Mr. Burton continued:
"I am very pleased with the performance of both of our business segments during the quarter despite the challenges that exist in the marketplace. Our Envelopes, Forms and Labels segment was able to overcome a mid-quarter postal rate increases and deliver the results that we expected. Our Commercial Printing segment continued to show meaningful operational improvement and margin expansion. We are also encouraged by strong sales growth across our journal and packaging product offerings and believe that trend will continue."
Mr. Burton concluded:
"We have completed or announced the addition of four outstanding companies to Cenveo this year. Printegra, a leader in the short-run printing market, joined us in February. In March, we completed the acquisition of Cadmus, the world's largest provider of content management and print offerings to scientific, technical, and medical journal publishers, and a leading provider of specialty packaging products. We significantly enhanced our commercial printing operations in the West Coast market by acquiring ColorGraphics in July 2007. In addition, we will be expanding our geographic reach and capabilities in the high-growth direct mail market. We have committed financing in place in regards to our previously announced agreement to acquire Commercial Envelope, and anticipate closing this transaction in the third quarter of this year. These four market leaders, with combined annualized revenues of over $850 million, offer enhancements to our product offerings. We look forward to their contributions both within their respective markets and from cross-selling opportunities through our one-stop shopping platform.
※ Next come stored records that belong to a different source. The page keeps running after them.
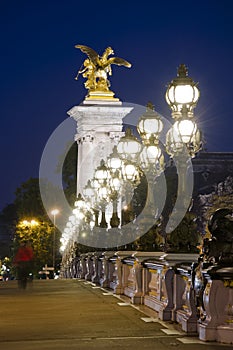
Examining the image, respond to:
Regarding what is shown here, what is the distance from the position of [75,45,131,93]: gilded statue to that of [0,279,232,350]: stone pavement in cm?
6787

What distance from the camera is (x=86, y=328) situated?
48.8 ft

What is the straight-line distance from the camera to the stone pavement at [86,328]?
12.7 meters

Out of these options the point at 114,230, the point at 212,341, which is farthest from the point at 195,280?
the point at 114,230

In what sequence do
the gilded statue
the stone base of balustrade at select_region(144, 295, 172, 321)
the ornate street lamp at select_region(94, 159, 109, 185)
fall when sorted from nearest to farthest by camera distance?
the stone base of balustrade at select_region(144, 295, 172, 321) → the ornate street lamp at select_region(94, 159, 109, 185) → the gilded statue

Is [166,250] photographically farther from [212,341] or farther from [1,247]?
[1,247]

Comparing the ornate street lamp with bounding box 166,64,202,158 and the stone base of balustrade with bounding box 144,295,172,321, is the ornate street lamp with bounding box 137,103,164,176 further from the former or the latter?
the stone base of balustrade with bounding box 144,295,172,321

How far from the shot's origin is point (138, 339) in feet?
44.1

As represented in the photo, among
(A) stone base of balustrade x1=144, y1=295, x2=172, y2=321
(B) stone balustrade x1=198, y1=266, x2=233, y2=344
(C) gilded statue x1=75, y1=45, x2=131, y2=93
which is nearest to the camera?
(B) stone balustrade x1=198, y1=266, x2=233, y2=344

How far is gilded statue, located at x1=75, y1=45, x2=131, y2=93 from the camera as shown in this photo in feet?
289

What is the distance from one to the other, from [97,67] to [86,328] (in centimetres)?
7490

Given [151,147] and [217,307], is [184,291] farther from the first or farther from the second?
[151,147]

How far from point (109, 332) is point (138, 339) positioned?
3.25ft

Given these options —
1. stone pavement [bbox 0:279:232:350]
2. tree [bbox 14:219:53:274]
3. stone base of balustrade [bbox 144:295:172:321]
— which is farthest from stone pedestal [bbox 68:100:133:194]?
stone base of balustrade [bbox 144:295:172:321]

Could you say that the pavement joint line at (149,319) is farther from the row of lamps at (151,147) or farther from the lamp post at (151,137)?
the lamp post at (151,137)
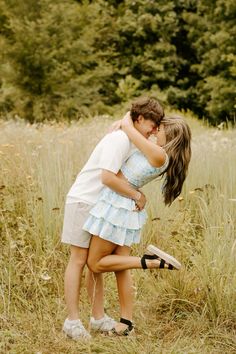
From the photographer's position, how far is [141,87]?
71.4ft

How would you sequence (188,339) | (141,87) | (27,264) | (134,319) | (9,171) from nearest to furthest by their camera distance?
(188,339)
(134,319)
(27,264)
(9,171)
(141,87)

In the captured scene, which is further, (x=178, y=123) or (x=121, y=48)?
(x=121, y=48)

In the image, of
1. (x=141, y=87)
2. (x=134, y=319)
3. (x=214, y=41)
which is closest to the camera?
(x=134, y=319)

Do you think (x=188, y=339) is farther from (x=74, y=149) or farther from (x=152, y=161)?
(x=74, y=149)

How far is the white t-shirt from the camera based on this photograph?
154 inches

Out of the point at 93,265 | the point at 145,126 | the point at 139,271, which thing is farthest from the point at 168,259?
the point at 139,271

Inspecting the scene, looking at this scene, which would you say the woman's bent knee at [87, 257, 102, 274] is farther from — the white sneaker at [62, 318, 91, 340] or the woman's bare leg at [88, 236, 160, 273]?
the white sneaker at [62, 318, 91, 340]

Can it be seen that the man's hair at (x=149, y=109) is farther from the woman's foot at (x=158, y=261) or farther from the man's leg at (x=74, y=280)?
the man's leg at (x=74, y=280)

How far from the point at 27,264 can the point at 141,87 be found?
682 inches

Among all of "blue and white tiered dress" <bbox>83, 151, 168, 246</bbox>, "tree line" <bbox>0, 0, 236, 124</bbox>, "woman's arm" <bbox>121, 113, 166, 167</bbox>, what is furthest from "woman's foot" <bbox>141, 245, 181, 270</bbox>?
"tree line" <bbox>0, 0, 236, 124</bbox>

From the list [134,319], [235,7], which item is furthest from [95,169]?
[235,7]

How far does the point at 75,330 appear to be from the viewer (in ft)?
13.0

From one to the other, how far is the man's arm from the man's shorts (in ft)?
0.72

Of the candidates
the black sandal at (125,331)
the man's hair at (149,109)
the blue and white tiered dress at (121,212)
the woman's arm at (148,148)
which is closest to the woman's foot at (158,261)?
the blue and white tiered dress at (121,212)
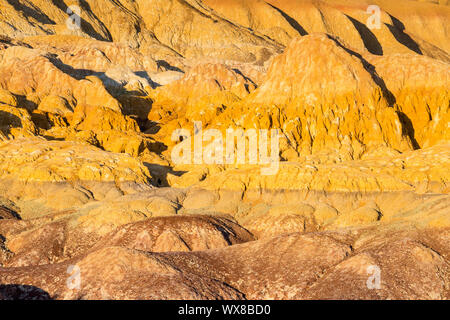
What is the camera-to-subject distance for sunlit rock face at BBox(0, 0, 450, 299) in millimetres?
34188

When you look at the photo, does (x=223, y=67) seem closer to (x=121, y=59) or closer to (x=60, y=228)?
(x=121, y=59)

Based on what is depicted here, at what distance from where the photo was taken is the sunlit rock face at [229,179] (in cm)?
3419

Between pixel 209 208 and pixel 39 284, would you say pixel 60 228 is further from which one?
A: pixel 39 284

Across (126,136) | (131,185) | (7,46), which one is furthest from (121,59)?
(131,185)

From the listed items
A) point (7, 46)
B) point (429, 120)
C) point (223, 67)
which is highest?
point (7, 46)

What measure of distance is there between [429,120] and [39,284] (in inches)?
2891

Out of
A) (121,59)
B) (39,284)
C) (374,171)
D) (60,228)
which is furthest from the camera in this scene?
(121,59)

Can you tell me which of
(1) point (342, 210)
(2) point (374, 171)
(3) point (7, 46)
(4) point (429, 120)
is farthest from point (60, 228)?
(3) point (7, 46)

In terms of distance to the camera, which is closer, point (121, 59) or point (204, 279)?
point (204, 279)

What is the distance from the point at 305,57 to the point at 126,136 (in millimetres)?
33815

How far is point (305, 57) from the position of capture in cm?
9519

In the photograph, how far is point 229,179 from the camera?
6525cm
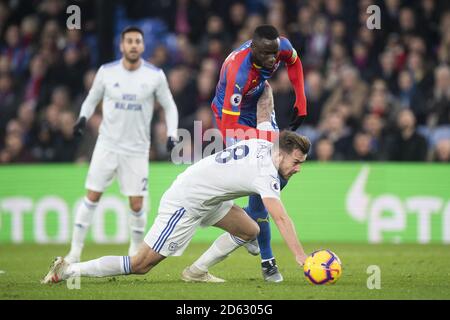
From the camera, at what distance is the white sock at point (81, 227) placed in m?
10.6

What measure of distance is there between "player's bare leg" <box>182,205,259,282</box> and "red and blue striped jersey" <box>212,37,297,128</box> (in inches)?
43.0

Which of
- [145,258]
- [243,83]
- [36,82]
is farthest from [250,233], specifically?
[36,82]

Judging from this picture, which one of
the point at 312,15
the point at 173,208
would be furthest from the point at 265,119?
the point at 312,15

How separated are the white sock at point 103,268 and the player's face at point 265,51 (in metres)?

We will continue to focus our efforts on integrating these companies into our operations on a swift and aggressive time frame and driving incremental improvements to our platform by focusing on our cost structure, expanding our sales initiatives, increasing productivity and efficiencies and reducing waste. We are focused intensely on increasing our free cash flow and using these funds to service our debt, while also expanding our business through capital expenditures and thoughtful acquisitions. I also remain highly optimistic for our growth prospects for the remainder of the year. Our sales backlog has strengthened, and we are now seeing the benefits of our one-stop shopping sales efforts. As we put the first half of 2007 behind us, I can assure you that we are extremely focused on delivering on the back half of the year. We are proud of our second quarter results; our third quarter looks promising, and we remain comfortable with the targets we communicated for the full year."